An employer has three answers when it comes to responding to a request for religious accommodation.

  • Accept the application.
  • Dismiss the request on the grounds that the employee’s belief is “insincere”.
  • Or decide that responding to the request would cause it an “undue burden” by forcing the employer to incur more than one “de minimis Cost.”

Almost 50 years ago, the Supreme Court of the United States, in deciding Trans World Airlines vs. Hardison ruled that TWA did not have to upset the seniority system in its collective agreement to accommodate an employee’s religious belief that prevented him from working Saturdays. The court rejected proposals that the plaintiff’s Saturday shift be filled by co-workers at premium rates or by a supervisor from another department. Both alternatives would incur costs for TWA in the form of “loss of efficiency or higher wages” because they would require TWA to bear more than one de minimis Cost.

Although some judges have recently expressed dissatisfaction with the de minimis standard, it remains the law. Last April, the court reaffirmed the de minimis norm by refusing to hear two cases of 11and Circuit Court of Appeals in which the employer refused to grant religious accommodations due to undue hardship.

See also: Learn more about vaccines and labor law

Generally, employers have not found it difficult to uphold an undue hardship defense where accommodation to a religious belief would compromise workplace safety. For example, in a case involving the New York Transit Authority, an employee requested an accommodation exempting him from the employer’s policy requiring car inspectors to wear hard hats for personal safety and in accordance with agency regulations. ‘OSHA. The court found that the potential risk of injury to the plaintiff, as well as the potential injury to his co-workers who might be called upon to rescue him if he became incapacitated, required the employer to assume risks that would result in undue hardship.

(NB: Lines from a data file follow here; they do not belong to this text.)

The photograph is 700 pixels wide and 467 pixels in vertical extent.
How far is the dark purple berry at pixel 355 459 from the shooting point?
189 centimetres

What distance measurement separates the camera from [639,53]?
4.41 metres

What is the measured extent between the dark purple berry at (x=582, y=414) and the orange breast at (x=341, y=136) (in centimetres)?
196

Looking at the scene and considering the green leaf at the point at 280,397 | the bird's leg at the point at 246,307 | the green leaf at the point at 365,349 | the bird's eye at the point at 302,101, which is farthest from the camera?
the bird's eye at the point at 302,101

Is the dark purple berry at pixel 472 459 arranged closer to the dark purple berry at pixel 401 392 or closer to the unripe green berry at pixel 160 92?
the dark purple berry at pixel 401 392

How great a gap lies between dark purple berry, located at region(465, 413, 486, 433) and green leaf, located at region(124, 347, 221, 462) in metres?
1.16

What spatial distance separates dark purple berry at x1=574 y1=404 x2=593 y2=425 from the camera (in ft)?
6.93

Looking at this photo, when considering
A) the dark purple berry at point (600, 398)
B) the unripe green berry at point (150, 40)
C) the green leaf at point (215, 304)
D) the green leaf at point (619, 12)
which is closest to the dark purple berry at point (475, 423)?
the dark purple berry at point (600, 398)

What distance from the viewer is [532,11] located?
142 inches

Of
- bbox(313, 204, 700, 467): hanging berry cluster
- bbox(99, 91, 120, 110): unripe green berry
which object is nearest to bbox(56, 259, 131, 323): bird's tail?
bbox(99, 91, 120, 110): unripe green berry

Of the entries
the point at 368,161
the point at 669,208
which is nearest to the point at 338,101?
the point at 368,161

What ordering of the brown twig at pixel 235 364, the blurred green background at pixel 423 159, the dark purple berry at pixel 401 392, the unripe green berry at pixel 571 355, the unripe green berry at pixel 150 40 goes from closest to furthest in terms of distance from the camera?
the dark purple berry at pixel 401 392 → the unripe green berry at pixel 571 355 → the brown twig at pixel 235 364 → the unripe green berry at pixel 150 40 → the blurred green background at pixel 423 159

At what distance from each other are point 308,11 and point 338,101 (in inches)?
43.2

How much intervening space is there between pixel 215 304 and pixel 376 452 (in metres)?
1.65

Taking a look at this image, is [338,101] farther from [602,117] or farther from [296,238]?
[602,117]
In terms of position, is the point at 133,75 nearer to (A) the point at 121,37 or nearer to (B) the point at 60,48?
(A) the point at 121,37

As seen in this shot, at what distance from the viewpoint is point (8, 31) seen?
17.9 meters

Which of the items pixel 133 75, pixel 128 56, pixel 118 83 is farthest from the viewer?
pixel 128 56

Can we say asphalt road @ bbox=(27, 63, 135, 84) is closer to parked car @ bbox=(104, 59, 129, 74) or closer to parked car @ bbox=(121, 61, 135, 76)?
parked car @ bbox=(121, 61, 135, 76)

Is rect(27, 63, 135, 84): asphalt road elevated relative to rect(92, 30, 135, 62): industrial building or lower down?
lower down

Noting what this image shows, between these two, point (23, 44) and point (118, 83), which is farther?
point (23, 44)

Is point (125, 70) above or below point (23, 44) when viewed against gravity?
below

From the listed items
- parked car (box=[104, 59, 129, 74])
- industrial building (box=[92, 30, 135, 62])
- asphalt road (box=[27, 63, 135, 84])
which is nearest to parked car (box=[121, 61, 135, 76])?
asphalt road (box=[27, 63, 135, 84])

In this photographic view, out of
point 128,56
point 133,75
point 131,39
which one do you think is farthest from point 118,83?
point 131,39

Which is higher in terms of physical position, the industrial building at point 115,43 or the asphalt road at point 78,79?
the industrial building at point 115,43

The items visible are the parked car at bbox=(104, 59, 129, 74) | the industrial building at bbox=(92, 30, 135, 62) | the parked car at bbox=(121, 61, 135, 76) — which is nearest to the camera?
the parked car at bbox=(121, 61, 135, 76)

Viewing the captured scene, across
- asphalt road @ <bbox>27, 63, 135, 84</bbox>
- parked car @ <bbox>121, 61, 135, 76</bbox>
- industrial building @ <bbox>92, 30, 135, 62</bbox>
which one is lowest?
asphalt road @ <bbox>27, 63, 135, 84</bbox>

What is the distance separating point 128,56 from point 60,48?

“Security considerations are highly relevant in determining whether a proposed accommodation would cause undue hardship to the employer’s business,” read the conclusion in Kalsi c. New York City Transit Auth. Similarly, the NYPD established undue hardship when it refused an Orthodox Jewish officer’s request to forgo shaving because he would not be able to effectively wear a respirator requiring a tight face seal, preventing him thus to respond to certain emergencies with his fellow officers.

It is important to note that the de minimis The standard is a federal standard, and state and local anti-discrimination laws may have their own standards for what constitutes undue hardship. For example, the “religious accommodation” standard of “undue hardship” in New York State human rights law is harder than Title VII because it is “dwelling requiring major expense or difficulty (including significant interference with the safe or efficient operation of the workplace or violation of a good faith seniority system). (emphasis added)

New York City, which has its own human rights law, was concerned that the federal government de minimis standard was too low, amended its law in 2011 to add a definition of undue hardship that mirrors state law. There is, however, little case law in New York on where, in the context of religious accommodation, “de minimis cost stops” and where “significant expenditure” begins. Given, however, the danger posed by the Delta variant and the mandated pro-vaccine mandates and orientation of the State and New York City, it is likely that employers will be able to successfully argue that employee vaccination is essential if employers are to safely or effectively exploit their workplace.

The result is that employees may find that their religious beliefs will not protect them from their employer’s mandatory vaccination rule; many will have no legal recourse and may have to choose between employment and vaccination.

The need to maintain a safe workplace and the government’s turn to vaccination mandates to increase vaccination rates will put significant pressure on employers to implement mandatory vaccination programs and, in order to to maintain the integrity of these programs, reject most requests for religious accommodation.